Modeling Cracks In Clogged Arteries
Every year, doctors in the United States perform more than a million angioplasties: By inflating a tiny balloon inside a clogged artery, cardiologists can compress fatty plaques and restore blood flow. But the balloon also applies high pressure that can crack the wall of hardened, fat-lined arteries—sometimes with disastrous results. Now, structural engineers have created the first fully three-dimensional model to predict how arteries fracture under such stress.
“Once you have the true geometry [of the artery], this model applies pressure to simulate the presence of a balloon and evaluate the possibility of breaking the plaque or rupturing the artery walls,” says author Anna Pandolfi, PhD, an associate professor of structural mechanics at the Politecnico di Milano in Italy. The research appears in the October 2008 issue of Computer Methods in Biomechanics and Biomedical Engineering.
In lab experiments, arteries tend to break when exposed to pressures of 0.3 megapascals or more—about 20 times the average human blood pressure.
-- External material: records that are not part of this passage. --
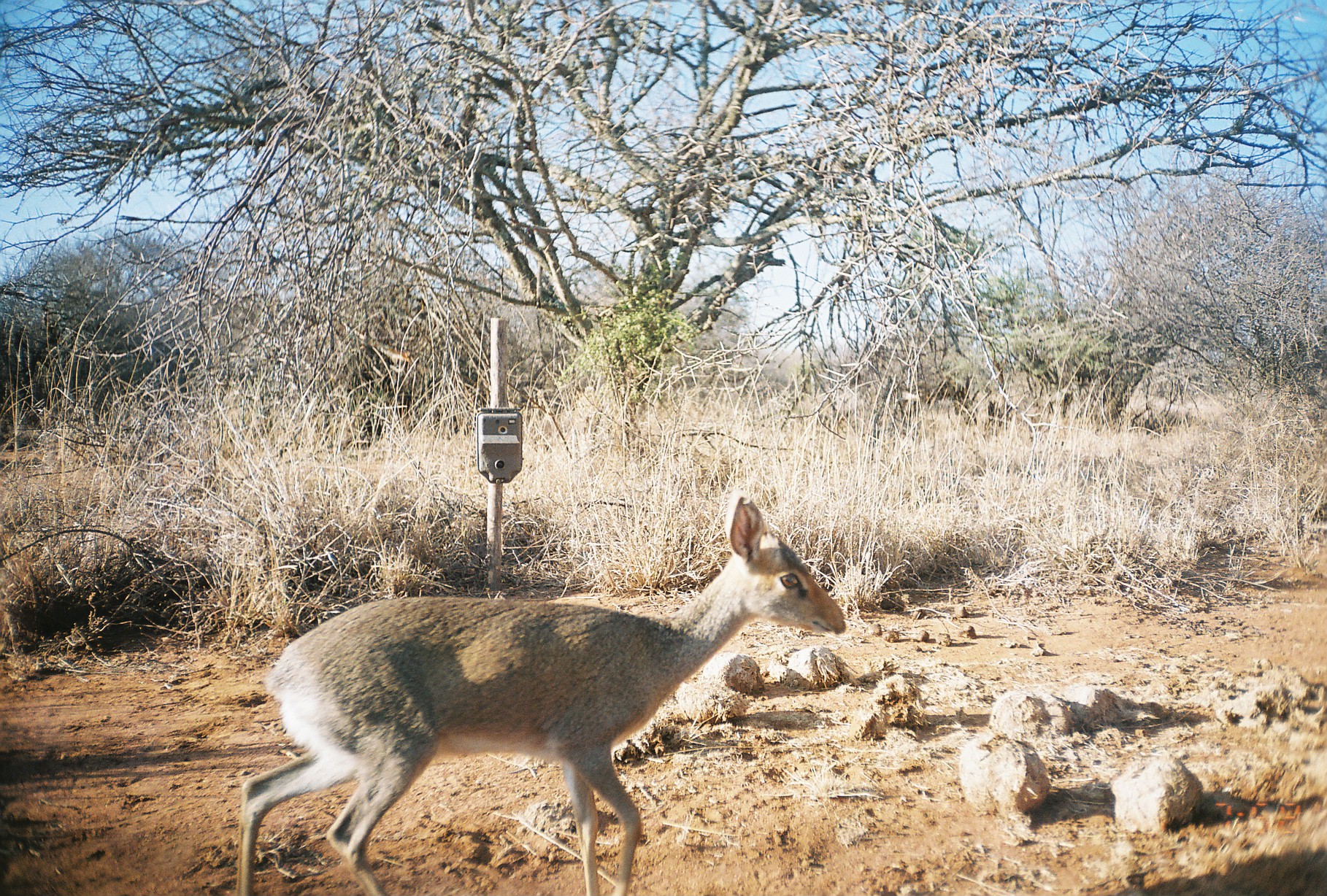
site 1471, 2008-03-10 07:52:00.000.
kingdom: Animalia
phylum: Chordata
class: Mammalia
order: Artiodactyla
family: Bovidae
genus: Madoqua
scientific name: Madoqua guentheri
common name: günther's dik-dik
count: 1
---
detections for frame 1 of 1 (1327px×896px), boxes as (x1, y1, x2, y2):
madoqua guentheri: (234, 493, 847, 896)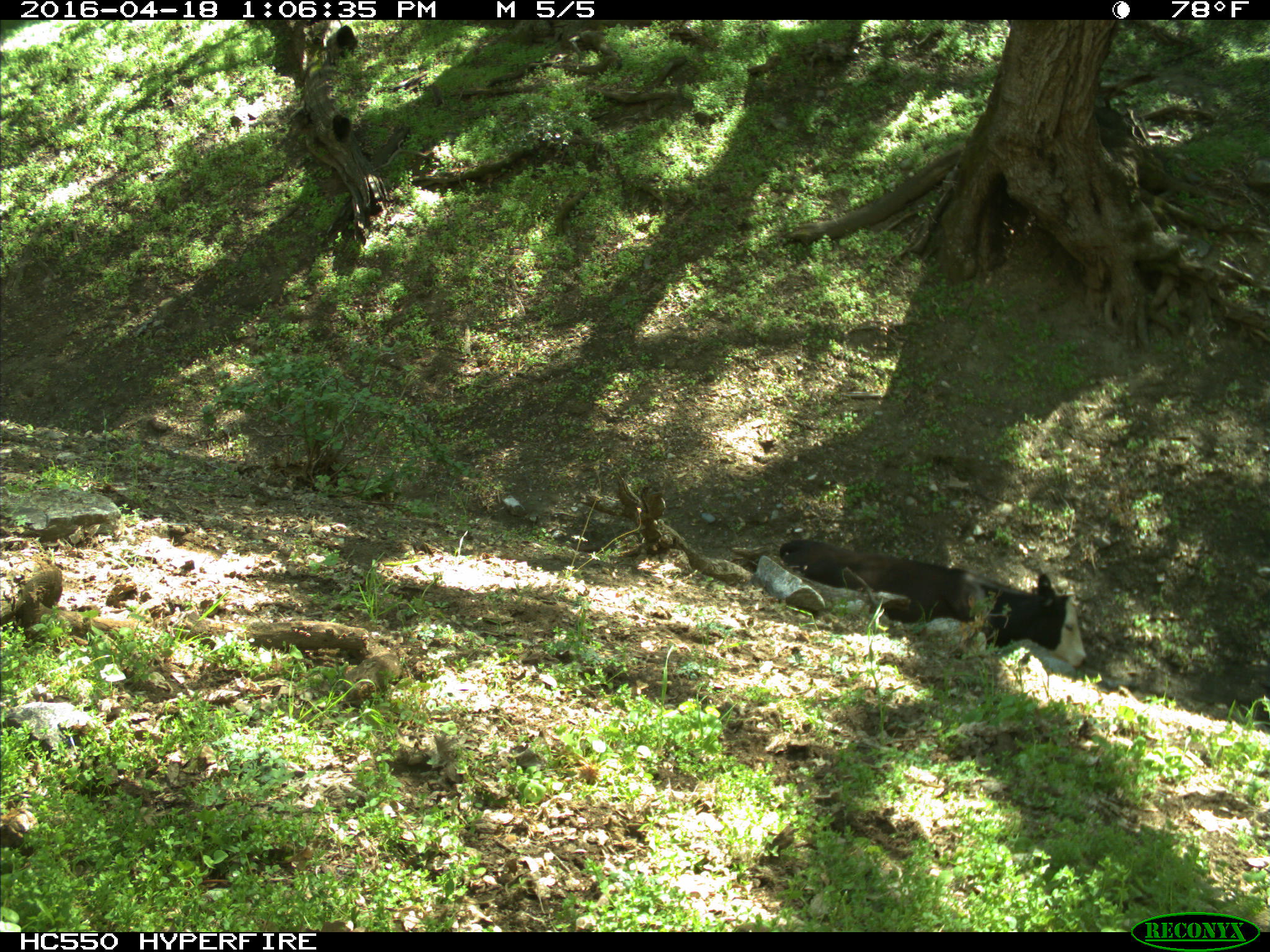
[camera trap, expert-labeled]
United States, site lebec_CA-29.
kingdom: Animalia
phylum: Chordata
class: Mammalia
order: Artiodactyla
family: Bovidae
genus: Bos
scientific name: Bos taurus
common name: domestic cow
Bos taurus (domestic cow).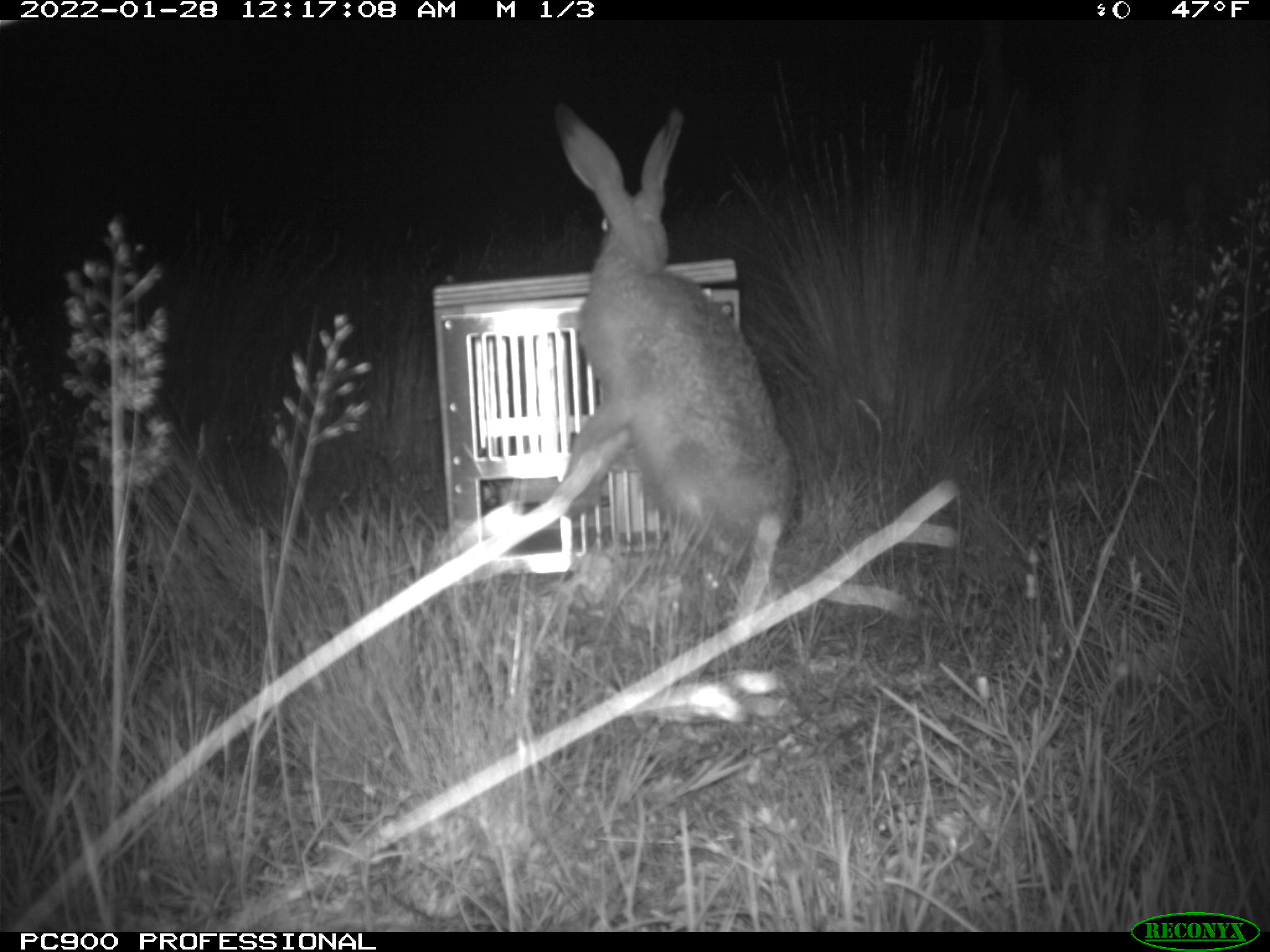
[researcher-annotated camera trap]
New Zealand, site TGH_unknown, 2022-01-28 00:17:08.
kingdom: Animalia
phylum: Chordata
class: Mammalia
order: Lagomorpha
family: Leporidae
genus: Lepus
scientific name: Lepus europaeus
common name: brown hare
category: hare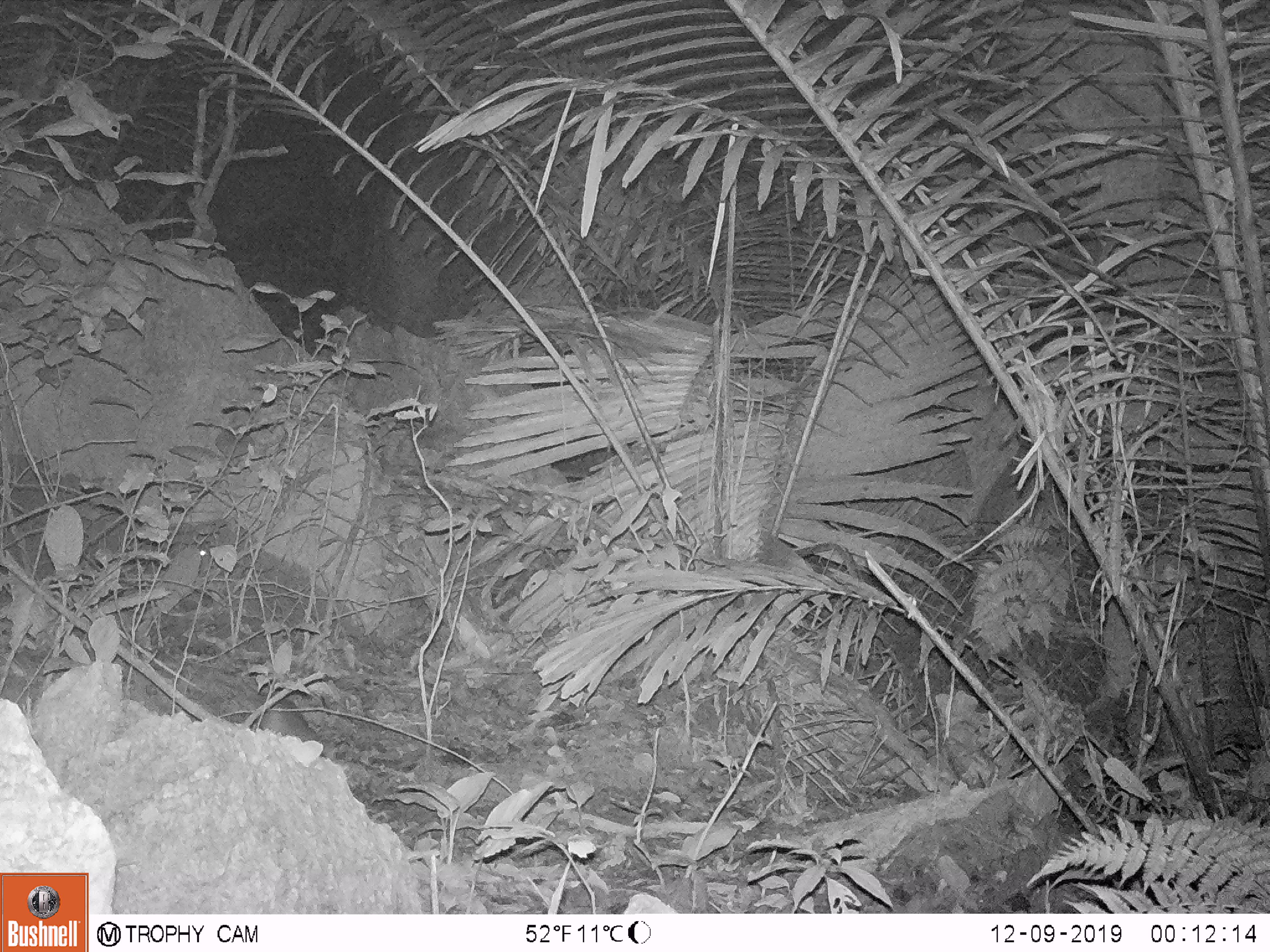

But angioplasty can easily generate such forces, and some areas of diseased arteries are particularly fragile.
To better understand how arteries fracture, Pandolfi and her colleague Anna Ferrara, PhD, of the Politecnico di Milano, combined high-resolution magnetic resonance imaging (MRI) of a patient’s arteries with a model they previously developed to describe fracture in brittle solids, such as glass. Using a technique called finite element analysis, they divided the artery wall into small volumes and assumed each chunk had a uniform behavior. Then they simulated several high-pressure scenarios and monitored the evolution of arterial cracks.
“What we got was an interesting correspondence with the medical data,” Pandolfi says: As others had seen in a clinical setting, cracks usually began at the edge, or “shoulder,” of a fatty plaque.
But, Pandolfi says, the model has limitations: An MRI scan can only describe an artery’s shape, not its mechanical properties, such as resist- ance. And these parameters vary from patient to patient, depending on the extent of arterial disease. To get individ- ualized data, Pandolfi says, one must test a piece of artery outside the body or do an in situ experiment—dangerous procedures in a patient with unstable arteries.
“The key thing is to get more data and do more tests on human tissue,” says Gerhard Holzapfel, PhD, professor of biomechanics at Graz University in Austria who published his own model of arterial fracture last year. “When we throw in more data,” he says, “I am very certain we can actually define a more optimal stent, on a computer, for a specific lesion.”